On 3/3/25 10:49 AM, Michal Koutný wrote:
On Mon, Mar 03, 2025 at 06:29:53PM +0000, Yosry Ahmed <yosry.ahmed@xxxxxxxxx> wrote:
I thought about this, but this would have unnecessary memory overhead as
we only need one lock per-subsystem. So having a lock in every single
css is wasteful.
Maybe we can put the lock in struct cgroup_subsys? Then we can still
initialize them in cgroup_init_subsys().
Ah, yes, muscle memory, of course I had struct cgroup_subsys\> in mind.
I think it will be confusing to have cgroup_rstat_boot() only initialize
some of the locks.
I think if we initialize the subsys locks in cgroup_init_subsys(), then
we should open code initializing the base locks in cgroup_init(), and
remove cgroup_rstat_boot().
Can this work?
DEFINE_PER_CPU(raw_spinlock_t, cgroup_rstat_base_cpu_lock) =
__RAW_SPIN_LOCK_INITIALIZER(cgroup_rstat_base_cpu_lock);
(I see other places in kernel that assign into the per-cpu definition
but I have no idea whether that does expands and links to what's
expected. Neglecting the fact that the lock initializer is apparently
not for external use.)
I gave this a try. Using lockdep fields to verify, it expanded as
intended:
[ 1.442498] [ss_rstat_init] cpu:0, lock.magic:dead4ead,
lock.owner_cpu:-1, lock.owner:ffffffffffffffff
[ 1.443027] [ss_rstat_init] cpu:1, lock.magic:dead4ead,
lock.owner_cpu:-1, lock.owner:ffffffffffffffff
...
Unless anyone has objections on using the double under macro, I will use
this in v3.
Alternatively, we can make cgroup_rstat_boot() take in a subsys and
initialize its lock.
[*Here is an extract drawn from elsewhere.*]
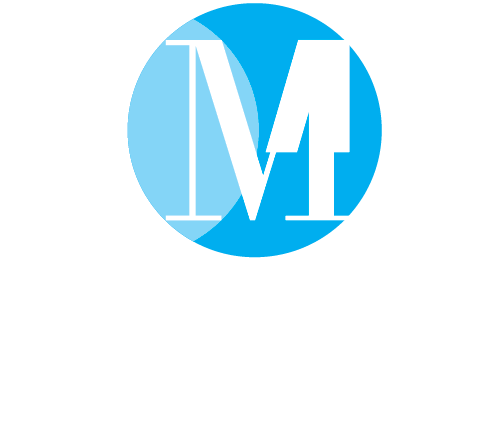 negative_logo_foto_mama_23_clear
If we pass NULL, then it initialize the base locks.
In this case we can call cgroup_rstat_boot() for each subsystem that has
an rstat callback in cgroup_init() (or cgroup_init_subsys()), and then
once for the base locks.
WDYT?
Such calls from cgroup_init_subsys() are fine too.
Using the lock initializer macro above simplifies this situation. I'm
currently working with these changes that should appear in v3:
move global subsys locks to ss struct:
struct cgroup_subsys {
...
spinlock_t lock;
raw_spinlock_t __percpu *percpu_lock;
};
change:
cgroup_rstat_boot(void)
to:
ss_rstat_init(struct cgroup_subsys *ss)
... and only use ss_rstat_init(ss) to initialize the new subsystem
lock fields, since the locks for base stats are now initialized at
definition.
Note that these changes also have the added benefit of not having to
perform an allocation of the per-cpu lock for subsystems that do not
participate in rstat. Previously it was wasted static memory.